Monday, August 3, 2009

Kerlingarfjöll --> Grindavík

Photos: (1) Somewhere between Kerlingarfjöll and Grindavík; (2-3) Krýsuvík; (4) Kleifarvatn

It’s chilly this morning when we leave Kerlingarfjöll, but by the time we reach Gullfoss, it’s a warm 12° and mostly sunny. The clouds are fluffy and very low in the sky. It’s quite a shock to be around so many people. Geysir is worse yet, and we only stay a few minutes. Someone should move these attractions to downtown Reykjavík; here on the edge of the highlands, the stark contrast between tourist magnet and vast nothingness is just to great for a sane mind to comprehend. We continue further south, past Selfoss on road #34, and the further south we get, the warmer the weather becomes. We stop for some pictures at the beach just past Eyrarbakki where the new restaurant Hafið Bláa opened about two years ago. Kids are swimming happily in the ocean, though the wind is wild and strong. The restaurant overlooks the ocean and I bet it’s great there in the winter or in a storm. Back in the car, the road soon turns to gravel as we head towards Krýsuvík. Shortly before Krýsuvík, we stop at the bubbling mud pots. Krýsuvík itself is bit crowded as well, and unfortunately many people ignore the designated walking areas and trample on the delicate landscape to get the perfect picture. We continue on a bit to Kleifarvatn before turning around and heading to Grindavík.

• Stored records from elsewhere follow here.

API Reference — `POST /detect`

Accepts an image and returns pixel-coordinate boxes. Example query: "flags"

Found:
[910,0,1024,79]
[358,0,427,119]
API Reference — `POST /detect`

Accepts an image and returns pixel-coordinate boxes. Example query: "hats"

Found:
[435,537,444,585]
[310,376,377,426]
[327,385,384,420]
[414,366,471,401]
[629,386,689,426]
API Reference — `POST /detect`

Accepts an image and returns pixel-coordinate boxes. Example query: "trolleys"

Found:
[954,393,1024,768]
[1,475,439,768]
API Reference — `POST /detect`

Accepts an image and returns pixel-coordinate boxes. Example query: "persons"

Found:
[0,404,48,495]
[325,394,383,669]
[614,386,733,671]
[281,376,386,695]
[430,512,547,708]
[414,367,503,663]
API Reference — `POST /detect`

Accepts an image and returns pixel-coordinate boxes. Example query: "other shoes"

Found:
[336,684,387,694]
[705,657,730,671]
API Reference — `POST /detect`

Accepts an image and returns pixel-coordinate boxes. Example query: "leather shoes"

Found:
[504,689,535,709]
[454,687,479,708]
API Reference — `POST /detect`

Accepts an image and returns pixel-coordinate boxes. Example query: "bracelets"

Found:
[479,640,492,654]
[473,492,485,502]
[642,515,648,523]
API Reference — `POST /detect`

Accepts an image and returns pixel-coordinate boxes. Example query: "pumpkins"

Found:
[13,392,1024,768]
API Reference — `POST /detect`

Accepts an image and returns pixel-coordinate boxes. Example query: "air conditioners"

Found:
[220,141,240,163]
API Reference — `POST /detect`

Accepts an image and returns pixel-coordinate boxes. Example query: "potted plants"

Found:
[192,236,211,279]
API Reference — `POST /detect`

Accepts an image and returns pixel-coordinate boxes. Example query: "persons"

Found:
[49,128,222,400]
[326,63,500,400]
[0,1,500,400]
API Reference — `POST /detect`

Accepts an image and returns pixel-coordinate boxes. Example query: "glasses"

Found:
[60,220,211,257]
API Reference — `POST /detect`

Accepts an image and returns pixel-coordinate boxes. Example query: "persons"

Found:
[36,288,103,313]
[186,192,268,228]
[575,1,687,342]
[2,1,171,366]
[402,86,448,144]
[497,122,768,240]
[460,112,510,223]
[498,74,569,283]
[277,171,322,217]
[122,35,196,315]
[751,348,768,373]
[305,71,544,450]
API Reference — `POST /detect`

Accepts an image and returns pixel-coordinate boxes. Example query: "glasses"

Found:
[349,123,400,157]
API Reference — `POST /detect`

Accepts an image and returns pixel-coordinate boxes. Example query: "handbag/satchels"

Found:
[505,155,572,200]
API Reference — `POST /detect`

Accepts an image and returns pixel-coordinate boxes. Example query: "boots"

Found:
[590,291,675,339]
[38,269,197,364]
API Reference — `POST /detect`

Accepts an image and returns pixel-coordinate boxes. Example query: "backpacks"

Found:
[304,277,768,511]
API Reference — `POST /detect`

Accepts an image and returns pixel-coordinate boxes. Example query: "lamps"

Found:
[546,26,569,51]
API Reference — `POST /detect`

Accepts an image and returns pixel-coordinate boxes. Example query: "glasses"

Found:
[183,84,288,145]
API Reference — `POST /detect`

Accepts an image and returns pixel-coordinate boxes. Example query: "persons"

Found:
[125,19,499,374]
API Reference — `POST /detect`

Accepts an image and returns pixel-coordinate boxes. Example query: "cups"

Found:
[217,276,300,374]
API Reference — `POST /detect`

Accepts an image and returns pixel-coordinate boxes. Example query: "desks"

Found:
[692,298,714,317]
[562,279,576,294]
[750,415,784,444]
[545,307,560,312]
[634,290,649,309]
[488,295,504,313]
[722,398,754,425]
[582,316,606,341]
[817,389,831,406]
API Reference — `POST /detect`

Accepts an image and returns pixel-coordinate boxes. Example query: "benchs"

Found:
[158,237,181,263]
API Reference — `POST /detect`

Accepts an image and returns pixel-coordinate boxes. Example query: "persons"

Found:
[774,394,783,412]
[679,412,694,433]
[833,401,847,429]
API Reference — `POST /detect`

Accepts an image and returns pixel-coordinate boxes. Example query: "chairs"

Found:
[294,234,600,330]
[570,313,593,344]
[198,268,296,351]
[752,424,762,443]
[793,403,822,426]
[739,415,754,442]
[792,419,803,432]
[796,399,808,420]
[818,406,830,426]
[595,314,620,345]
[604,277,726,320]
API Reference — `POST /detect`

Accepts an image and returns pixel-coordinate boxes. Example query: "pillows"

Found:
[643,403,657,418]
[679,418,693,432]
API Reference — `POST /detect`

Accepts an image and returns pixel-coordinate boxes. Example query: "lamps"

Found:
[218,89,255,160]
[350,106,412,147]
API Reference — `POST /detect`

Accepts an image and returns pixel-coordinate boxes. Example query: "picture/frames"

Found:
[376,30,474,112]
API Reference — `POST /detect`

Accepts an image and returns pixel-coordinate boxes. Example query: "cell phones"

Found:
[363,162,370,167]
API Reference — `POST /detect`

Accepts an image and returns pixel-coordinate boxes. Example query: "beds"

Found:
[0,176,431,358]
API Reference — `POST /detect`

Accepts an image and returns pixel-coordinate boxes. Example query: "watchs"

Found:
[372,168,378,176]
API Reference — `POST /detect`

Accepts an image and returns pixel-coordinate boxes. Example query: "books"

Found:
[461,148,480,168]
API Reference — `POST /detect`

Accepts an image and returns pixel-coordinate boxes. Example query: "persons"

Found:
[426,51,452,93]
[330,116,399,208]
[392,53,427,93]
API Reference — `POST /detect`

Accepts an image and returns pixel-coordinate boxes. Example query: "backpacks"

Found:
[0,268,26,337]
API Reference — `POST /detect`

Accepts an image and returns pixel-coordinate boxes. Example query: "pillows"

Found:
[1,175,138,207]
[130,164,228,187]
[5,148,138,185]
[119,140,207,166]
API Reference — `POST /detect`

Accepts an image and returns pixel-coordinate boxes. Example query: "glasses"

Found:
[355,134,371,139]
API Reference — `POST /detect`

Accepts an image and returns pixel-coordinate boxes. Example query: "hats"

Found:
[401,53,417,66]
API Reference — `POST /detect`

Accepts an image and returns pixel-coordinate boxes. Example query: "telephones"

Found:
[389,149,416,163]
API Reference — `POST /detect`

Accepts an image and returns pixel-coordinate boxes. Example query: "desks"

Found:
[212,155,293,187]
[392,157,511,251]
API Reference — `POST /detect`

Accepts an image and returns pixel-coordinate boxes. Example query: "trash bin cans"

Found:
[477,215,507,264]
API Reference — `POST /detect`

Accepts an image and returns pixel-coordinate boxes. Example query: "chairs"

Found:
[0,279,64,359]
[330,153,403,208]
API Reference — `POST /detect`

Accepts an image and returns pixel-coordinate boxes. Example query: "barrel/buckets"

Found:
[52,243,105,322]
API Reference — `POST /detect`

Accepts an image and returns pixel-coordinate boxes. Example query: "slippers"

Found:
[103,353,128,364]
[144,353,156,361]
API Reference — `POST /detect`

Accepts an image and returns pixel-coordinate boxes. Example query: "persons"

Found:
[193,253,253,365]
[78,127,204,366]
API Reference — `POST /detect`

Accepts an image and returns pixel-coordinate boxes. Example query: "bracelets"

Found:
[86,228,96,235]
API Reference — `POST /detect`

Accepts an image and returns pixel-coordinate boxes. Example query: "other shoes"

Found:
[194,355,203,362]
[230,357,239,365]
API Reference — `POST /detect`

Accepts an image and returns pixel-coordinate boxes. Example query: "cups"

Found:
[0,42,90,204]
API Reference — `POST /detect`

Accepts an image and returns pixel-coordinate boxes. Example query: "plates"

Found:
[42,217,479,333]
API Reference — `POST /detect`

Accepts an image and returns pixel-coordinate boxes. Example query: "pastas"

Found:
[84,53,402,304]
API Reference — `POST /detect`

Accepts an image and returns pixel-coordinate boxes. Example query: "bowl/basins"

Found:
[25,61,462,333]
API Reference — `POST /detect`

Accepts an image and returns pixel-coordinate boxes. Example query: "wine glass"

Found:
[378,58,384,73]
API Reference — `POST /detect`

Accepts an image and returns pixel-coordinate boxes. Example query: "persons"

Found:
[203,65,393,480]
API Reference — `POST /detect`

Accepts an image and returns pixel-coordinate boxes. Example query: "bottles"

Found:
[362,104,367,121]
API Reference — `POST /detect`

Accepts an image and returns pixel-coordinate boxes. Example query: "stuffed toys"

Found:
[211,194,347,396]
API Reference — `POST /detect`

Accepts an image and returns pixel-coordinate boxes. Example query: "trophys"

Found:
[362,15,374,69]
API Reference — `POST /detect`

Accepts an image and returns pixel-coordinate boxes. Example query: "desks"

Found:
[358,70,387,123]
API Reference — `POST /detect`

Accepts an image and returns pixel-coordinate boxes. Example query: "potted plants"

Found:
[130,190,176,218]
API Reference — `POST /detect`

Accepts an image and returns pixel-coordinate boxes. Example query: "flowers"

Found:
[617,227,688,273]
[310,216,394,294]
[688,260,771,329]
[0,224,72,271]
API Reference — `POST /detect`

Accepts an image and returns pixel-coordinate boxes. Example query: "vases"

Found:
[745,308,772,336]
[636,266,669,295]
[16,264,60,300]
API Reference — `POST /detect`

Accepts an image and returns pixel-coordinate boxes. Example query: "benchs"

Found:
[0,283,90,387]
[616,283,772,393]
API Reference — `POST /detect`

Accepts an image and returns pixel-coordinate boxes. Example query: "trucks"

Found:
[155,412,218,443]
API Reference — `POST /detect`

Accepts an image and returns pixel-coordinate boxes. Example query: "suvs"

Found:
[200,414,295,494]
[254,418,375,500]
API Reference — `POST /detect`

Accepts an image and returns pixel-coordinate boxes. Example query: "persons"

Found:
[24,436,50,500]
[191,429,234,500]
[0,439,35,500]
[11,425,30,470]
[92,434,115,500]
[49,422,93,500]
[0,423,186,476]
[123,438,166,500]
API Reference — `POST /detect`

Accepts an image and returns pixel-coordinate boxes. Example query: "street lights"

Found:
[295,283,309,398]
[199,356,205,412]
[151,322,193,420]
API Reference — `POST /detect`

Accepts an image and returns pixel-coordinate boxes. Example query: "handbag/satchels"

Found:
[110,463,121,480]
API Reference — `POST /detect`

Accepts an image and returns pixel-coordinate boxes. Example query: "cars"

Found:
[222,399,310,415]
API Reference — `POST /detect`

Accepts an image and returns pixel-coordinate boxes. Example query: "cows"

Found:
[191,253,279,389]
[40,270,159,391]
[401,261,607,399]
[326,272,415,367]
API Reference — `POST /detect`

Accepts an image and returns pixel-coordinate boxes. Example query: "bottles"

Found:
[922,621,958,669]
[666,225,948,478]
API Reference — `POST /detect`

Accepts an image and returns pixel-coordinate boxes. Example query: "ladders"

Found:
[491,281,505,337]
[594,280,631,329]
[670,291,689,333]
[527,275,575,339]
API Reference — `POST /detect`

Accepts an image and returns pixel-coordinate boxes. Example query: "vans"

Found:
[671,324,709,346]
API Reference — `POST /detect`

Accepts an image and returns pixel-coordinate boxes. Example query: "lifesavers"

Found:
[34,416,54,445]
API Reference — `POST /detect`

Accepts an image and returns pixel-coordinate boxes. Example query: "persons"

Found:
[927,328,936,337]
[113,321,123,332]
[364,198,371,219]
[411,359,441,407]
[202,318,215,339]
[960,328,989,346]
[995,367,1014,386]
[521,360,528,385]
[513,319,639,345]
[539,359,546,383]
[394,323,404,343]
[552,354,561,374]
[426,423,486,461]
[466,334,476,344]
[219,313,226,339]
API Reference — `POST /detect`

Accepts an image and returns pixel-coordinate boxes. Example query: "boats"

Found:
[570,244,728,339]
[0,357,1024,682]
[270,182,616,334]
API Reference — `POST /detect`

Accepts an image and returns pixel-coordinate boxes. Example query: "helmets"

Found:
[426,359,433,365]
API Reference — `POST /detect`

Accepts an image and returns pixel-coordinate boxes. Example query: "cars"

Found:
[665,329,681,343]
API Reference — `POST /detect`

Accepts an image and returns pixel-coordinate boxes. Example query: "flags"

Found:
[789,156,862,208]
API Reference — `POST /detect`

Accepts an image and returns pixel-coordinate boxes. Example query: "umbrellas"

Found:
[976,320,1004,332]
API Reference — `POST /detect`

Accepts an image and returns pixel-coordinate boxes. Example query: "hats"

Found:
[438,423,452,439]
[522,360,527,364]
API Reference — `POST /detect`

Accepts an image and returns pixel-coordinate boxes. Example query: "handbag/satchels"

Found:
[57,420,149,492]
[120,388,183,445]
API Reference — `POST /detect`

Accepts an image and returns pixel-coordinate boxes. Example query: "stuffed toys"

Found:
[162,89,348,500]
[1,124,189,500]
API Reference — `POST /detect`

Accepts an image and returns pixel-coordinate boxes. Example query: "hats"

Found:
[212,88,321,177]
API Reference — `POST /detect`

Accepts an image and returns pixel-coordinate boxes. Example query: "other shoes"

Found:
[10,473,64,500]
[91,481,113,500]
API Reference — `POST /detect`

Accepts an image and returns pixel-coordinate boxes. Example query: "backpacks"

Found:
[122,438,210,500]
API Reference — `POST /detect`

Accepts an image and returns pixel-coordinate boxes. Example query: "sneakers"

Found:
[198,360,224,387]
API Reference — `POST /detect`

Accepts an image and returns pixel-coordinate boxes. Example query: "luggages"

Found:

I first drove through Grindavík in 2001 and again in 2004. It was a sleepy little fishing town with dilapidated houses. I barely recognize it today as we drive through. It seems like it’s expanded to ten times its old size. There are new residential districts, and a new campsite with good facilities – but no shower. I wonder if the town is expanding due to the increased amount of tourism at the Blue Lagoon. The Lagoon is changing fast too – I already noticed last winter that the entrance fee has more than doubled to ISK 4000 per person, and there are no more free little packets of lotion. Drinks are now served at a bar on the catwalk outside – I feel like I’m in the Bahamas. My civilization shock is now complete, and I’m getting ready to go home.